New Senate maps heading back to courts for review

The Republican-dominated Florida House approved a Senate redistricting map drawn to fix errors identified by the Supreme Court.  However, James Call reports, Democrats are calling on the justices to again strike down what they call an incumbent-protection scheme.

The next stage in the once-a-decade process of dividing Florida into legislative districts is a return engagement at the Florida Supreme Court. House Redistricting Chairman, Wesley Chapel Republican Will Weatherford appears unconcerned that Democrats are calling on the court to reject the plan.
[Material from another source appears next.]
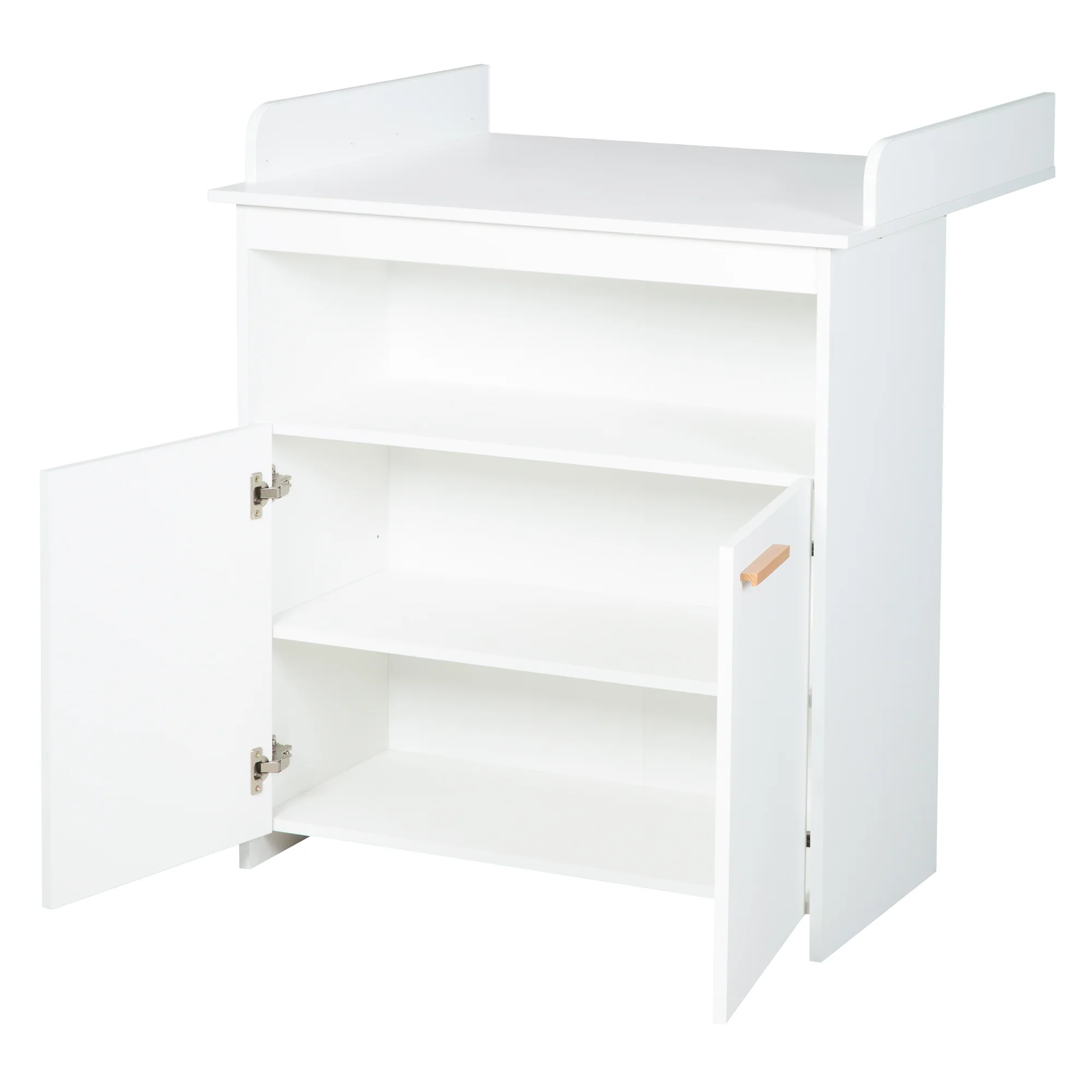 Zimmerset 'Anton' inkl. Kinderbett 70x140, Wickelkommode 2-türig, Kleiderschrank 2,5-türig - Image 13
"Whenever you draw maps there are always going to be concerns. Nobody ever gets what they want and that is part of the process. When you have a fair process you draw it based on what legal compliance is there is always going to be people who draw it differently ."

Almost three weeks ago the Court directed lawmakers to draw the map differently. Justices said the legislature’s first effort did not follow new guidelines voters had approved. The Court cited eight districts as evidence of improper intent. Critics call it incumbent protection. The Senate’s original proposal did not place any two sitting senators in the same district, where as the map for the House of Representatives, which was approved by the court, had a third of the membership drawn into a reelection campaign against another incumbent. The new senate map places two incumbents against each other. 

 "But the court doesn’t say you have to do that. It’s the intent if you have the intent to make sure that incumbents don’t run against each other than that is a problem. But if you are in compliance with the amendment that is what they are looking at it is compactness, its geographic boundaries, it’s making sure that there is no political intent and the protection of minority districts."

And Weatherford says, the new map does that. Democrats agree that it is an improvement but argue it still does not comply with the Fair Districts amendment to the constitution. Palm Beach Democratic Rep. Evan Jenne offered an amendment fixing what Democrats see as lingering problems of compactness and minority representation.

"We think that the Jacksonville area could be more compact. We think there are some issues with western Orange County that could be more compact. And certainly some issues down in Palm Beach and Broward where we could bring compactness. In Hillsborough we could do a little better of a job to making it more friendly to the DOJ numbers, the Department of Justice numbers in terms of what the actual minority district looks like. So we make that a little more friendly to the DOJ guidelines."

The amendment was defeated along a party line vote. Jenne knew he didn’t have the votes to implement the changes. House Democratic leader Ron Saunders says House Republican leaders were committed to a gentleman’s agreement with the Senate to allow each chamber to draw its own map. Saunders say Democrats lined up behind the Jenne amendment to make a statement, to the Supreme Court.

"No matter how good a Democratic amendment would be it is not going to pass. We still we should offer if for no other reason than to give an alternative to the court to look at."

The House approved the senate map 61 to 47. The attorney general now has 15 days to transmit it to the Supreme Court. The justices will have 30 days to review it. If they reject it then the Court will draw the new districts for this November election.